■ EXERCISE DATA
──────────

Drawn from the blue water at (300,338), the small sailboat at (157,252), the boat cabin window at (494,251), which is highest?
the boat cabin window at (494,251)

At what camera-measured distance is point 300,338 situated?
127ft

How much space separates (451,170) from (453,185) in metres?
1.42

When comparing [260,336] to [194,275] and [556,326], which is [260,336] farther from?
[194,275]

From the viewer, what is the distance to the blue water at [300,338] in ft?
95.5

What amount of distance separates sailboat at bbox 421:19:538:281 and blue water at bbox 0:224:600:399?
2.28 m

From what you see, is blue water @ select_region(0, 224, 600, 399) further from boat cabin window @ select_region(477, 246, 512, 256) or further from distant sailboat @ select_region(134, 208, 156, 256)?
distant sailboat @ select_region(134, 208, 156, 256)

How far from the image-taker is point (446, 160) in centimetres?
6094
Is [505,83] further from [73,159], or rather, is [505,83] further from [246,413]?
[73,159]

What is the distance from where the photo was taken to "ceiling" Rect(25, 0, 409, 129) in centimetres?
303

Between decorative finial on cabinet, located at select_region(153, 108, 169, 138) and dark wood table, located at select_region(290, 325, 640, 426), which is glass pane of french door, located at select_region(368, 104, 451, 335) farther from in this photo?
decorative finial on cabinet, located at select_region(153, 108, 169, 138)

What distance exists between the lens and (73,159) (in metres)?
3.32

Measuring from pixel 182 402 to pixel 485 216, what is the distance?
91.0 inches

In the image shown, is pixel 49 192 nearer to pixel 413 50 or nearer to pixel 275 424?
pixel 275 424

──────────

■ TASK OBJECTIVE
Format all of the material above as a Markdown table with two columns, No. and Entry. Put a row number and one line in each row, and skip the blank lines.

■ RIGHT ANSWER
| No. | Entry |
|---|---|
| 1 | Drawn from the blue water at (300,338), the small sailboat at (157,252), the boat cabin window at (494,251), which is highest? |
| 2 | the boat cabin window at (494,251) |
| 3 | At what camera-measured distance is point 300,338 situated? |
| 4 | 127ft |
| 5 | How much space separates (451,170) from (453,185) in metres? |
| 6 | 1.42 |
| 7 | When comparing [260,336] to [194,275] and [556,326], which is [260,336] farther from? |
| 8 | [194,275] |
| 9 | From the viewer, what is the distance to the blue water at [300,338] in ft? |
| 10 | 95.5 |
| 11 | What amount of distance separates sailboat at bbox 421:19:538:281 and blue water at bbox 0:224:600:399? |
| 12 | 2.28 m |
| 13 | From what you see, is blue water @ select_region(0, 224, 600, 399) further from boat cabin window @ select_region(477, 246, 512, 256) or further from distant sailboat @ select_region(134, 208, 156, 256)? |
| 14 | distant sailboat @ select_region(134, 208, 156, 256) |
| 15 | How far from the image-taker is point (446, 160) in centimetres? |
| 16 | 6094 |
| 17 | Is [505,83] further from [73,159], or rather, is [505,83] further from [246,413]? |
| 18 | [73,159] |
| 19 | What is the distance from where the photo was taken to "ceiling" Rect(25, 0, 409, 129) in centimetres? |
| 20 | 303 |
| 21 | Between decorative finial on cabinet, located at select_region(153, 108, 169, 138) and dark wood table, located at select_region(290, 325, 640, 426), which is glass pane of french door, located at select_region(368, 104, 451, 335) farther from in this photo? |
| 22 | decorative finial on cabinet, located at select_region(153, 108, 169, 138) |
| 23 | What distance exists between the lens and (73,159) (in metres)? |
| 24 | 3.32 |
| 25 | Measuring from pixel 182 402 to pixel 485 216, what is the distance? |
| 26 | 91.0 inches |
| 27 | In the image shown, is pixel 49 192 nearer to pixel 413 50 or nearer to pixel 275 424? |
| 28 | pixel 275 424 |